** Start of PAGE EXCERPT **
On Mon, Nov 28, 2011 at 8:28 PM, Neil
Harris<neil(a)tonal.clara.co.uk> wrote:
And adding memcached caching with even, say, as
little as a 1 minute cache
entry timeout, should dilute that reduced load even more, and put an
upperbound on the load generated, just in case it gets slashdot/reddited
again.
It was already in memcached, cached for 15 minutes. However, if
recaching takes a long time and your page gets a lot of traffic, you
can get a cache stampede (just like when Michael Jackson died): while
the recache is in progress, there are more hits for your page and a
zillion Apache workers all race to rebuild the cache, unaware of each
other. I have no evidence that that's what happened, but that's my
theory. Making the recache faster and/or upping the cache timeout
reduces the size and the frequency, respectively, of the window in
which this can happen.
The cache stampede problem was solved for the particular case of the
parser cache using PoolCounter, but I don't think it's necessary for
other types of caching. Computing fundraiser statistics simply
shouldn't be that slow.
Roan
I hadn't thought properly about cache stampedes: since the parser cache
is only part of page rendering, this might also explain some of the
other occasional slowdowns I've seen on Wikipedia.
It would be really cool if there could be some sort of general mechanism
to enable this to be prevented this for all page URLs protected by
memcaching, throughout the system.
-- N.
** End of PAGE EXCERPT **
** Start of EXCERPTED DATA **
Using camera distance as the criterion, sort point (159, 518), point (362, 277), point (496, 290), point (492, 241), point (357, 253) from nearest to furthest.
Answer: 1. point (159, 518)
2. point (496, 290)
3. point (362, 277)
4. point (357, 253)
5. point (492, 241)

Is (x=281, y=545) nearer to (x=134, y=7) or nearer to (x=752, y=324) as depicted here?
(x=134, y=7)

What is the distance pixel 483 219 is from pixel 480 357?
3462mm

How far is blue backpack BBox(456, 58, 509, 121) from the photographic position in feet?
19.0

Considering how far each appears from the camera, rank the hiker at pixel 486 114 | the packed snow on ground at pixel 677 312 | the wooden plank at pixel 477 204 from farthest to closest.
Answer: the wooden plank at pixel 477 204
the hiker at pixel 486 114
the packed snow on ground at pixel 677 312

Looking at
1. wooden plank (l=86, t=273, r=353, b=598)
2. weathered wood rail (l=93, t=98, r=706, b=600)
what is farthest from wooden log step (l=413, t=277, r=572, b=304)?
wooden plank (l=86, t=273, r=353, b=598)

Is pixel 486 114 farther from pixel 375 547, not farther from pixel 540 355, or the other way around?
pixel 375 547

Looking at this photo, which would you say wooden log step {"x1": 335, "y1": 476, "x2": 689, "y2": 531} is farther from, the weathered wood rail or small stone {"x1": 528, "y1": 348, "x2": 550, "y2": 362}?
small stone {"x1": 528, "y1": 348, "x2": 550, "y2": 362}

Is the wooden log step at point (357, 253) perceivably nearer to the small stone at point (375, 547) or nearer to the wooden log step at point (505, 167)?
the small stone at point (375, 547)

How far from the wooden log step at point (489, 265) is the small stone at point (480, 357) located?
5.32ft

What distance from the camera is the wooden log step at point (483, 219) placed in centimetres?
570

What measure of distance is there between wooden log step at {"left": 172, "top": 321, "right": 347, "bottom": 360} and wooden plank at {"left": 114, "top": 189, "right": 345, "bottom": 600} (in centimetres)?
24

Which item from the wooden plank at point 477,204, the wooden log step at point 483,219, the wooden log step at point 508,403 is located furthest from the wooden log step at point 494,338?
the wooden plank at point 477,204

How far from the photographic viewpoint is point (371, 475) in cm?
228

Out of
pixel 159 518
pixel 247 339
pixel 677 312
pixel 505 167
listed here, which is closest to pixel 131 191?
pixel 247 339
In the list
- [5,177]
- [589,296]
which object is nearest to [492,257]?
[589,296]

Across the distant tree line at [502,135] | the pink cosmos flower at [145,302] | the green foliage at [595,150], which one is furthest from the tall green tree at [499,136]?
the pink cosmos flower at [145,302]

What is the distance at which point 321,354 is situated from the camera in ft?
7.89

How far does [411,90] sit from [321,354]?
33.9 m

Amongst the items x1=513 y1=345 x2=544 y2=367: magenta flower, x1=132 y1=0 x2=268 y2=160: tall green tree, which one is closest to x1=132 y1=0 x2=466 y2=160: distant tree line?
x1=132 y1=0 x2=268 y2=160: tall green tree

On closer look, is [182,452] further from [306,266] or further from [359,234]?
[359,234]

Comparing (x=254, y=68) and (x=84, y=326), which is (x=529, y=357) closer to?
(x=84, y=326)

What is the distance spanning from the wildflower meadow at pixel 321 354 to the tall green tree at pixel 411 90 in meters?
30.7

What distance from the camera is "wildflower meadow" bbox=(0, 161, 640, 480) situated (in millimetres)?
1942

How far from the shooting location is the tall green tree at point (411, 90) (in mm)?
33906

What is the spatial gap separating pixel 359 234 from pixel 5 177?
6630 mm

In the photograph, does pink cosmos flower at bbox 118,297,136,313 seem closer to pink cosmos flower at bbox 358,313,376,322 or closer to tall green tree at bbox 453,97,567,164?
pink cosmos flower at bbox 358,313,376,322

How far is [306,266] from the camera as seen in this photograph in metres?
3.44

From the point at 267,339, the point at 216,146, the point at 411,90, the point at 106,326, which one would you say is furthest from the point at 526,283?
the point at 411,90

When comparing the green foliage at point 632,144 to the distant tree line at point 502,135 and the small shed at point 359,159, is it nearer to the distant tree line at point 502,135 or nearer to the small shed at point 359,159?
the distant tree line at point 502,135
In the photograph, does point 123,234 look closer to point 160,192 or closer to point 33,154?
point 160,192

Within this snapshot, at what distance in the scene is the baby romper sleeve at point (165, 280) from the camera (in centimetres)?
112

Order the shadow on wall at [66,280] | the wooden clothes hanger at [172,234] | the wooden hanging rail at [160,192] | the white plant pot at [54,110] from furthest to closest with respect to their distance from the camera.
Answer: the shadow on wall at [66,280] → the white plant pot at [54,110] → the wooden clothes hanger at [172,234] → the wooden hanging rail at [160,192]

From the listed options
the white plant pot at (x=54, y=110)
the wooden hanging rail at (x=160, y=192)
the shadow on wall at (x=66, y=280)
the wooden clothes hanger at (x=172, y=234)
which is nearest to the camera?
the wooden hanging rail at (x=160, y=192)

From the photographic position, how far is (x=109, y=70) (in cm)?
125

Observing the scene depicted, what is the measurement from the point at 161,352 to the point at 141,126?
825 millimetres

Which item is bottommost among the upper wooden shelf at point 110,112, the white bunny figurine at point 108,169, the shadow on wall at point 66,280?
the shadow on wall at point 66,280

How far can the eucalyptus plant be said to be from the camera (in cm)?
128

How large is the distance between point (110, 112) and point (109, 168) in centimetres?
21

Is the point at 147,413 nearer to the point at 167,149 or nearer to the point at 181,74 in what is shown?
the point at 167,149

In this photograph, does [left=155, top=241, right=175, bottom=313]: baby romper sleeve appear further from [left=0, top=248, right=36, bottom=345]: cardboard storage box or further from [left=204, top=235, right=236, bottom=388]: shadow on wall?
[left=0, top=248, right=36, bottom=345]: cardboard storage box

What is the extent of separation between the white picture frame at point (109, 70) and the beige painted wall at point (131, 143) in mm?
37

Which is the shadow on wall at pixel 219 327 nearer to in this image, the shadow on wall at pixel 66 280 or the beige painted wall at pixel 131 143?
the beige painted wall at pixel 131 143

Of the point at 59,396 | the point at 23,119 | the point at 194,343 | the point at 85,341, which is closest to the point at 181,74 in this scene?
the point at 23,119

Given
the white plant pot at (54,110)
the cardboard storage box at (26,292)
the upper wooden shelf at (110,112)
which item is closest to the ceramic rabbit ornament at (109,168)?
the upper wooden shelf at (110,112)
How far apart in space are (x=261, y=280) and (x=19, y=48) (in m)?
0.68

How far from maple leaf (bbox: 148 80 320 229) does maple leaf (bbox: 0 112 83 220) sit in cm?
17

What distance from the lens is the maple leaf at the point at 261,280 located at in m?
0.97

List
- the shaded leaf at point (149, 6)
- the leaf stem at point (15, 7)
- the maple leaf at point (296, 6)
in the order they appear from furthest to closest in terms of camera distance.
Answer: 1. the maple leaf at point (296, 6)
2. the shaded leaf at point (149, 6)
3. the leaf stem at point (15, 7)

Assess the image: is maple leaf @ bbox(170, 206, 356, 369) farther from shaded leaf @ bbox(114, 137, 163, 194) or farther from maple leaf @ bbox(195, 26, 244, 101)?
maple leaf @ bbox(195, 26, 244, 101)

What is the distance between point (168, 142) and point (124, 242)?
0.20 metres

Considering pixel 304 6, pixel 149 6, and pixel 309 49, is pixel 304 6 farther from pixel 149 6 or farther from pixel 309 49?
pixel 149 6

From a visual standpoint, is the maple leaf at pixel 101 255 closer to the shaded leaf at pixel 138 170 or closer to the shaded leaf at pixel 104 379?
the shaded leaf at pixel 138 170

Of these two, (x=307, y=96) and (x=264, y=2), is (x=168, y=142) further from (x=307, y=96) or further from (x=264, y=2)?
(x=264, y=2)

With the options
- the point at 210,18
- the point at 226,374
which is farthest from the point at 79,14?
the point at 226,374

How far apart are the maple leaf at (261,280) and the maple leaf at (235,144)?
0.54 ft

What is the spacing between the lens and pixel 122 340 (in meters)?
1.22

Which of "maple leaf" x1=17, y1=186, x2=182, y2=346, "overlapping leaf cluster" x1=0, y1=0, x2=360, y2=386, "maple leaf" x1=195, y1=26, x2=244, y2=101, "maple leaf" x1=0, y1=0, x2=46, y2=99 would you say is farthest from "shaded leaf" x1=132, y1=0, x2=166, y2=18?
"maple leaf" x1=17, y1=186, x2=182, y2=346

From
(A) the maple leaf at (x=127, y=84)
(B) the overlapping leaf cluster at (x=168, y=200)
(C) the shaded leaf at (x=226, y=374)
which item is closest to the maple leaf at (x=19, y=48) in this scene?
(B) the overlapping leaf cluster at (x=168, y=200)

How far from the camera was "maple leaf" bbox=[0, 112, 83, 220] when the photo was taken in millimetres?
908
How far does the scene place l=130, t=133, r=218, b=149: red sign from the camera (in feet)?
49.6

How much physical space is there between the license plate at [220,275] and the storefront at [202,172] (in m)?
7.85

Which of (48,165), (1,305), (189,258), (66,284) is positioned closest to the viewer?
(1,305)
** End of EXCERPTED DATA **
— OBJECTIVE —
In the cache stampede thread, which software tools are named with a proper name? List them all.

— WORKED ANSWER —
memcached, Apache, PoolCounter